→ WHAT YOU WILL DO: Could you transcribe every one of these rows exactly, giving only the text of each and leaving the pictures out?
┌──
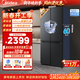 美的（Midea）真香系列500L十字門(mén)冰箱60厘米超薄大容量一級能效以舊換新國家補貼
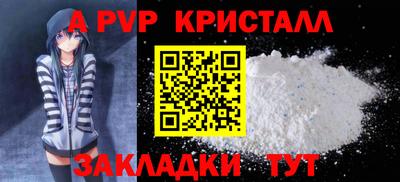 mdma Гатчина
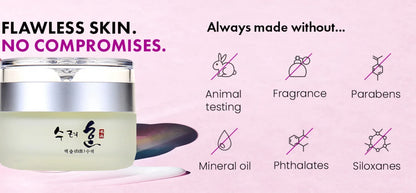 50g Collagen Face Cream – Day/Night Moisturizer
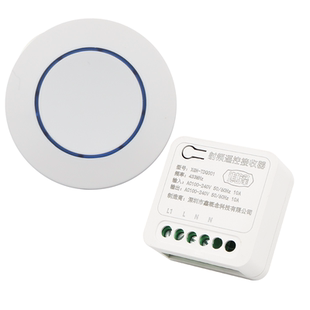 无线遥控开关接收器模块220V免布线随意贴智能无线双控开关家用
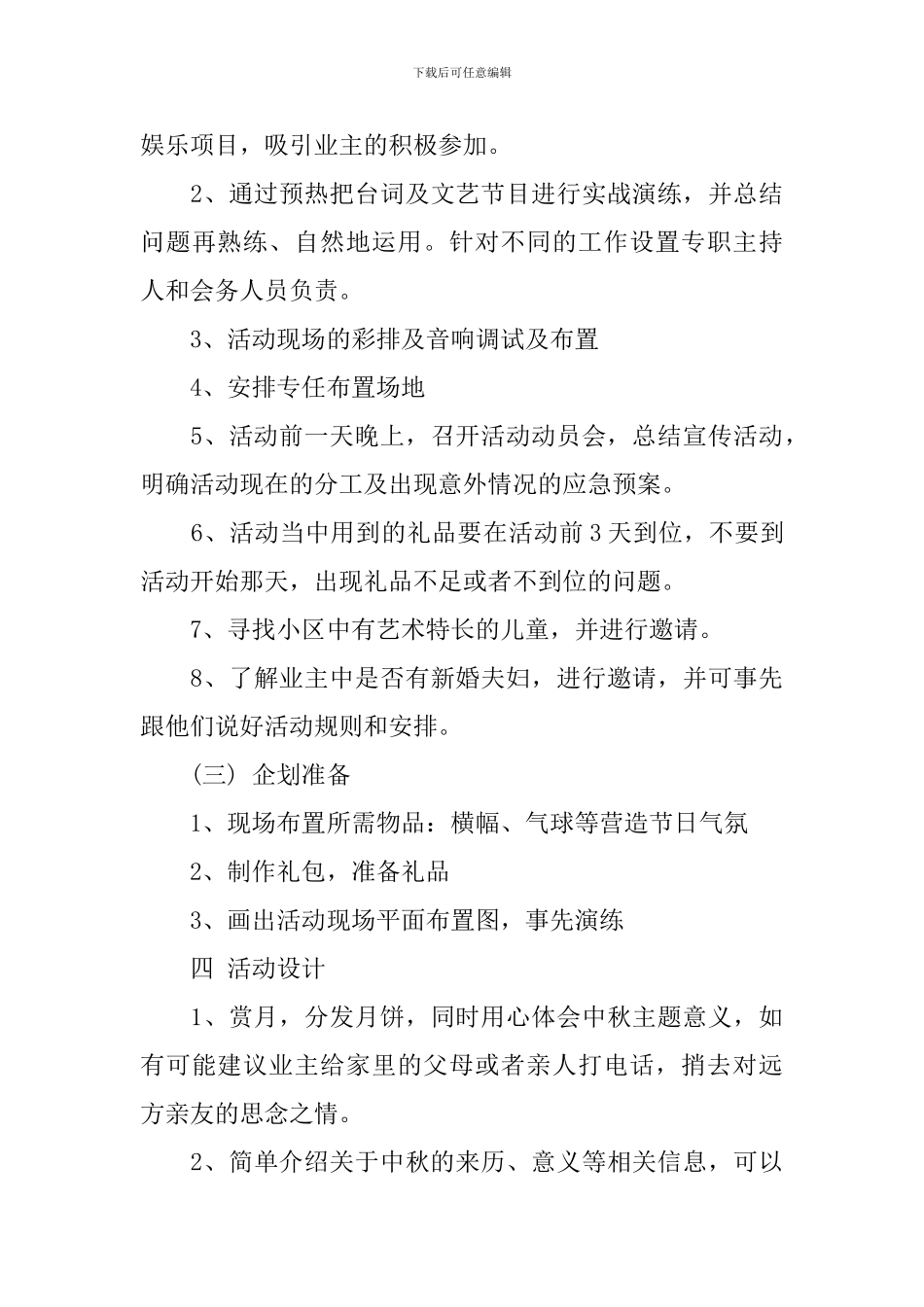 社区中秋节活动方案_第3页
└──
→ SOLUTION:
 美的（Midea）真香系列500L十字門(mén)冰箱60厘米超薄大容量一級能效以舊換新國家補貼
 mdma Гатчина
 50g Collagen Face Cream – Day/Night Moisturizer
 无线遥控开关接收器模块220V免布线随意贴智能无线双控开关家用
 社区中秋节活动方案_第3页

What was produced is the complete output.